- _Required actions_:
1. Translate this sentence from the court ruling into Spanish: "The Defendant filed a Notice of Motion seeking orders that this court orders the Plaintiff to comply with the consent order dated 7th July 2018 by appending his signature on the mutation forms and or any other documents required to enable the issuance of two separate titles of the suit premises known as Land Parcel Kisumu/Kogony/2642 within 7 days, with the title being issued in the name of the Defendant for the area marked A and the second title being issued in the name of the Plaintiff for the area marked B as showing the annexure marked TAT009."
2. Pick up the court ruling after its last sentence and carry it forward.

- _Reading text_:
————————

Nizar Hasham Virani v Shamsudin Gulamhusein Nanji [2020] KEELC 3362 (KLR) | Consent Orders | Esheria

Nizar Hasham Virani v Shamsudin Gulamhusein Nanji [2020] KEELC 3362 (KLR)

Full Case Text

REPUBLIC OF KENYA

IN THE ENVIRONMENT AND LAND COURT AT KISUMU

ELC NO. 261 OF 2013

NIZAR HASHAM VIRANI................................................PLAINTIFF

VERSUS

SHAMSUDIN GULAMHUSEIN NANJI......................DEFENDANT

RULING

The Defendant filed a Notice of Motion seeking orders that  this court orders the Plaintiff to comply with the consent order dated 7th July 2018 by appending his signature on the mutation forms and or any other documents required to enable the issuance of two separate titles of the suit premises known as Land Parcel Kisumu/Kogony/2642 within 7 days, with the title being issued in the name of the Defendant for the area marked A and the second title being issued in the name of the Plaintiff for the area marked B as showing the annexure marked TAT009.

————————

- _Data to examine_:
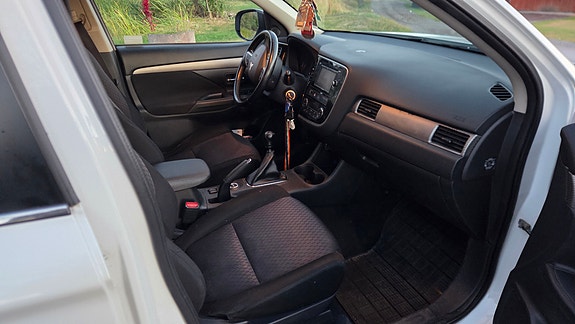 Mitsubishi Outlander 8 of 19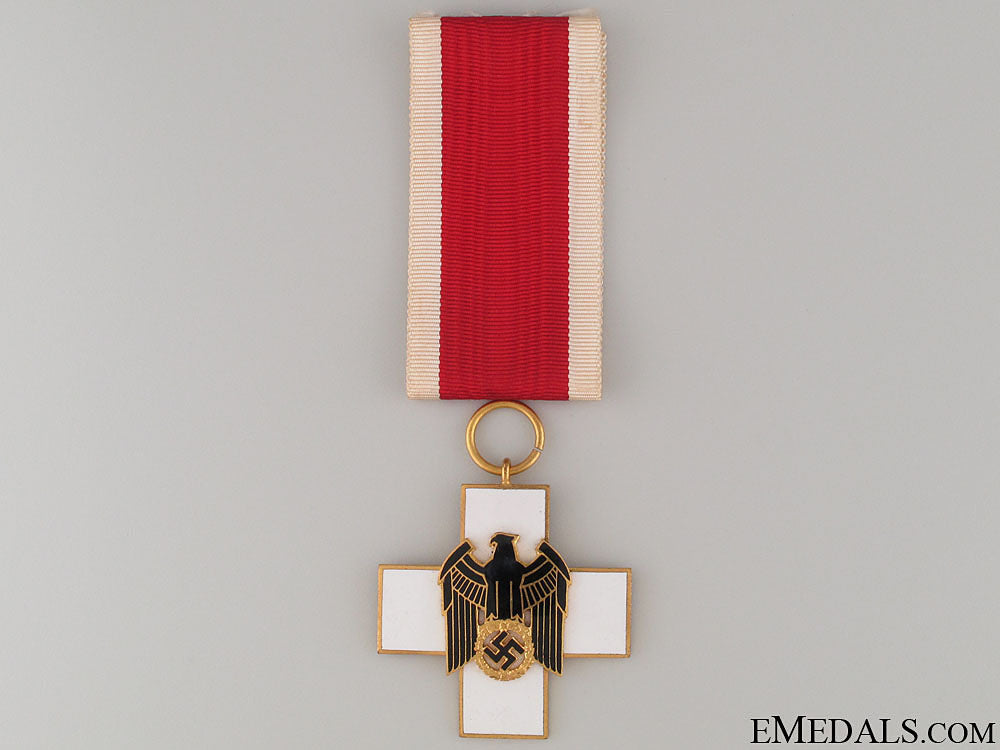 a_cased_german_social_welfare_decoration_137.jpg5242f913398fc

————————

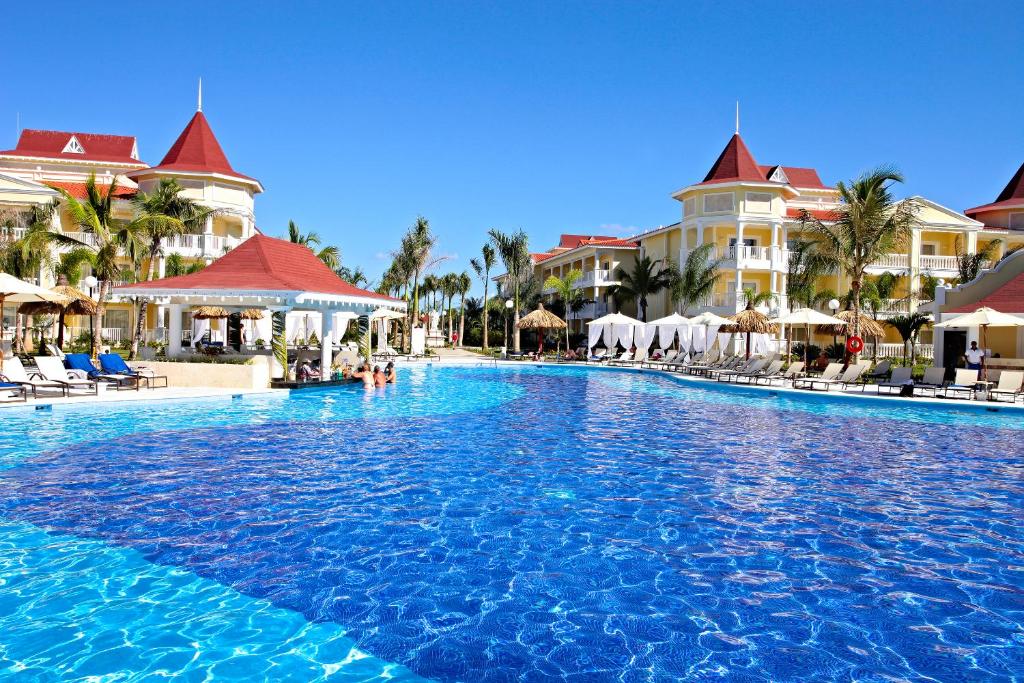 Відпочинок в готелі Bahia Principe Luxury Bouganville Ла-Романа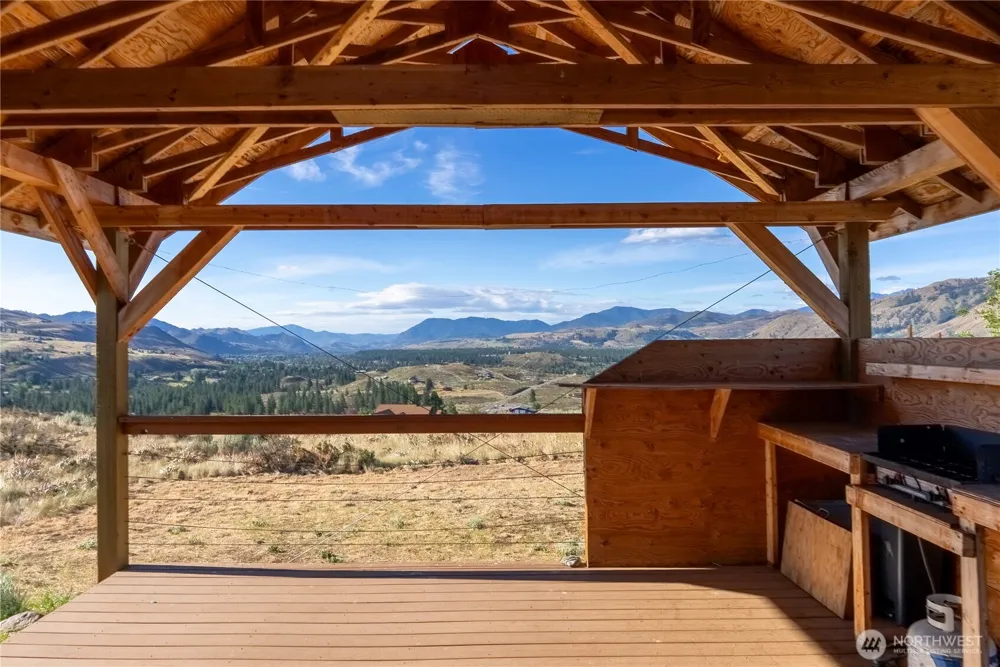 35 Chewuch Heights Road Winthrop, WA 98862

————————

- _Per-task outputs_:
1. El Demandado presentó una Notificación de Moción en la que solicita que este tribunal ordene al Demandante cumplir con la orden de consentimiento de fecha 7 de julio de 2018 estampando su firma en los formularios de mutación y/o en cualquier otro documento necesario para permitir la emisión de dos títulos separados del inmueble en litigio conocido como Parcela de Tierra Kisumu/Kogony/2642 en un plazo de 7 días, con el título emitido a nombre del Demandado para el área marcada A y el segundo título emitido a nombre del Demandante para el área marcada B, como se muestra en el anexo marcado TAT009.

2.
That in default of the above by the Plaintiff, the Deputy Registrar, Kisumu Environment and Land Court be mandated to append signature on behalf of the Plaintiff on the mutation form and any other documents required to enable the issuance of two separate titles of the suit premises known as Land Parcel Kisumu/Kogony/2642 within 7 days, with the title being issued in the name of the Defendant for the area marked A and the second title being issued in the name of the Plaintiff for the area marked B as showing the annexure marked TAT009.

That the court orders that the parties hereto shall be and are hereby directed to append all and any signatures and or do all acts and or anything required to enable the issuance of two separate titles of the suit premises known as Land Parcel Kisumu/Kogony/2642 within 7 days, with the title being issued in the name of the Defendant for the area marked A and the second title being issued in the name of the Plaintiff for the area marked B as showing the annexure marked TAT009.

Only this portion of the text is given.